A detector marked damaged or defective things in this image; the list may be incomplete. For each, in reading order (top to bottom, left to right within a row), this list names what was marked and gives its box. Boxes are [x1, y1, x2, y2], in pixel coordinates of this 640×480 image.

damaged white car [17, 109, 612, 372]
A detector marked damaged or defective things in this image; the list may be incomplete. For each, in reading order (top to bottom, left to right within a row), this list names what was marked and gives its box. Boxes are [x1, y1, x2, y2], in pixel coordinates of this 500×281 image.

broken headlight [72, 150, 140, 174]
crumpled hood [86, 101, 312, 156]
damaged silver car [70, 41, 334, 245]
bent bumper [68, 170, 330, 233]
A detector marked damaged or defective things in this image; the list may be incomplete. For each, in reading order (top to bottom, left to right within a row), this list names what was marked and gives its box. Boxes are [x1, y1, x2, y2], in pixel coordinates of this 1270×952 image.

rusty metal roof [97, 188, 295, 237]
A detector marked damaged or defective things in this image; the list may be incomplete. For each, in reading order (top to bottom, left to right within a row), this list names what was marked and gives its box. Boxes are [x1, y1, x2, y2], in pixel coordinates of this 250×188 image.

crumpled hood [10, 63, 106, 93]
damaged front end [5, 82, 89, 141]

WHAT YOU SHOULD DO: Recast every line of the material above as a Markdown table with two columns, Row and Line, numbering the rows in order and omitting blank lines.

RESPONSE FOR THIS EXERCISE:
| Row | Line |
|---|---|
| 1 | A detector marked damaged or defective things in this image; the list may be incomplete. For each, in reading order (top to bottom, left to right within a row), this list names what was marked and gives its box. Boxes are [x1, y1, x2, y2], in pixel coordinates of this 640×480 image. |
| 2 | damaged white car [17, 109, 612, 372] |
| 3 | A detector marked damaged or defective things in this image; the list may be incomplete. For each, in reading order (top to bottom, left to right within a row), this list names what was marked and gives its box. Boxes are [x1, y1, x2, y2], in pixel coordinates of this 500×281 image. |
| 4 | broken headlight [72, 150, 140, 174] |
| 5 | crumpled hood [86, 101, 312, 156] |
| 6 | damaged silver car [70, 41, 334, 245] |
| 7 | bent bumper [68, 170, 330, 233] |
| 8 | A detector marked damaged or defective things in this image; the list may be incomplete. For each, in reading order (top to bottom, left to right within a row), this list names what was marked and gives its box. Boxes are [x1, y1, x2, y2], in pixel coordinates of this 1270×952 image. |
| 9 | rusty metal roof [97, 188, 295, 237] |
| 10 | A detector marked damaged or defective things in this image; the list may be incomplete. For each, in reading order (top to bottom, left to right within a row), this list names what was marked and gives its box. Boxes are [x1, y1, x2, y2], in pixel coordinates of this 250×188 image. |
| 11 | crumpled hood [10, 63, 106, 93] |
| 12 | damaged front end [5, 82, 89, 141] |